(SELECTED TEXT)

While the sales and production side of real estate services are measured in-depth, the service side of the business enjoys less measurement, scorekeeping, and analysis than one might find associated with the performance of a neighborhood Little League team.

What does this truly say then about the importance many brokers, owners or managers place on service delivery, customer satisfaction, consistency and service performance?

It’s true that a few organizations do attempt to measure service performance by means of a customer satisfaction survey. Most of these programs are produced and administered internally. The surveys are sent under the company banner and the company tabulates the results.

First, when a customer is asked directly by the professional or the company for performance/satisfaction feedback, that feedback is always more positive than what is obtained by an independent, third-party asking the same questions.

This is known as the halo effect. Consumers are more diplomatic in their response to the person or company that provided the service.

(End SELECTED TEXT)

TASK ITEM A »
In the passage on measuring real estate service, what is the name for consumers giving more positive feedback when asked directly by the provider?
TASK ITEM B »
Repeat everything in the passage on measuring real estate service from "What does this" down to "and service performance?".
TASK ITEM C »
Pick up the passage on measuring real estate service after its last sentence and continue it.

(EXTRACTED MATERIAL)

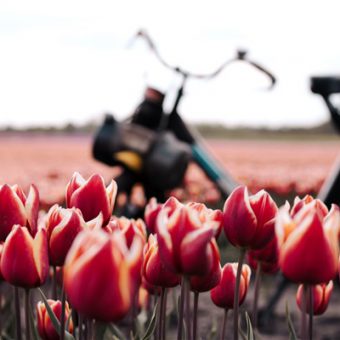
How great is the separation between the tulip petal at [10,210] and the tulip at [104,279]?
1.54ft

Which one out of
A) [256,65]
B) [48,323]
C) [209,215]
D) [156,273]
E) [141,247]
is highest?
[141,247]

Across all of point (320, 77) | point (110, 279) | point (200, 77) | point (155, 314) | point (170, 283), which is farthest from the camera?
point (320, 77)

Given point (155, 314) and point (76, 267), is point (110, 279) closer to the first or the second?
point (76, 267)

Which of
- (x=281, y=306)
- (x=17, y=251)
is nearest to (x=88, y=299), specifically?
(x=17, y=251)

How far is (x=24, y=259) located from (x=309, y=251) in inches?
17.7

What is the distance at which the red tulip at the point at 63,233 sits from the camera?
1.26 meters

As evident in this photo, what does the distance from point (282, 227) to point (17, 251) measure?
0.42 meters

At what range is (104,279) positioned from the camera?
0.88 metres

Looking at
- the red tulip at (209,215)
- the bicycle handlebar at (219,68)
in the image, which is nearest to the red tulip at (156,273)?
the red tulip at (209,215)

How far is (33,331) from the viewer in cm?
162

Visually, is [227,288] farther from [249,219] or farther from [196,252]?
[196,252]

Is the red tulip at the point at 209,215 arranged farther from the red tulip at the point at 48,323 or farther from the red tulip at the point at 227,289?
the red tulip at the point at 48,323

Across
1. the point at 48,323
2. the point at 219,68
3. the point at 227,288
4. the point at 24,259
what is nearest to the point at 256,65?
the point at 219,68

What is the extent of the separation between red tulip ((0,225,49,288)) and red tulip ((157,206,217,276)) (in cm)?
21
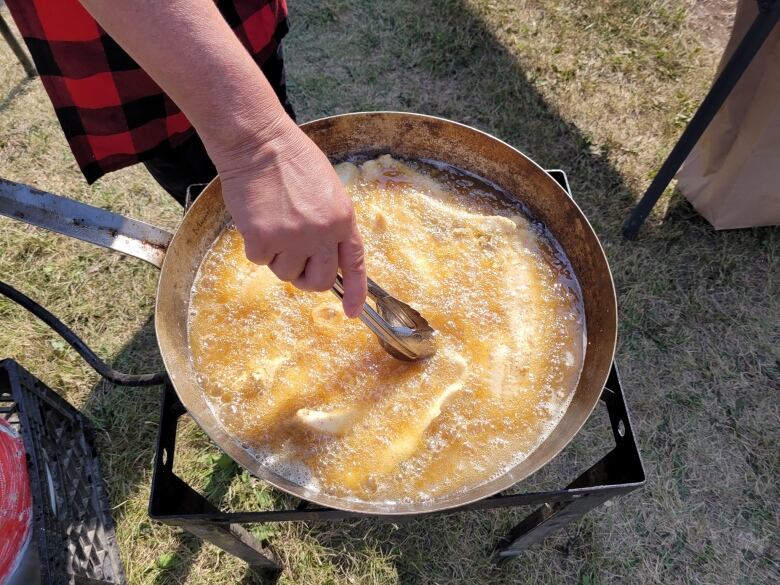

(End EXTRACTED MATERIAL)

RESPONSE A »
The halo effect.

RESPONSE B »
What does this truly say then about the importance many brokers, owners or managers place on service delivery, customer satisfaction, consistency and service performance?

RESPONSE C »
Second, internal service/satisfaction assessment programs typically develop standards and objectives to validate the belief that good service is already being delivered. Thus this positively biased feedback data suits the objectives of the internal program just fine.

It’s just that measurement of those areas of service performance that sellers and buyers feel are important is not taking place.

For those more serious about customer service satisfaction and service performance assessment, there is recognition that the halo effect lessens the value of the data for internal use, and that keeping score of one’s own results has less credibility externally.

Instead, they seek the objectivity and credibility that third party validation of service assessment can provide.

Ironically, even without expert resources and objectivity the attention that measurement brings to the organization will effect positive results and performance improvement. This phenomenon is known as the Hawthorne effect.

The effect was first noticed in the Hawthorne plant of Western Electric. Production increased not as a consequence of actual changes in working conditions introduced by the plant’s management, but because management demonstrated interest in such improvements.

Unfortunately, this phase of initial improvement is not sustainable. Sustaining improvement requires more than measurement and leadership interest. Action steps that result in the actual improvement of the situation must follow collection of data.

Measuring service results and satisfaction in the real estate organization is an important first step. It will certainly gain the attention of the organization and send a serious signal.

Sustaining organizational interest and performance improvement requires more.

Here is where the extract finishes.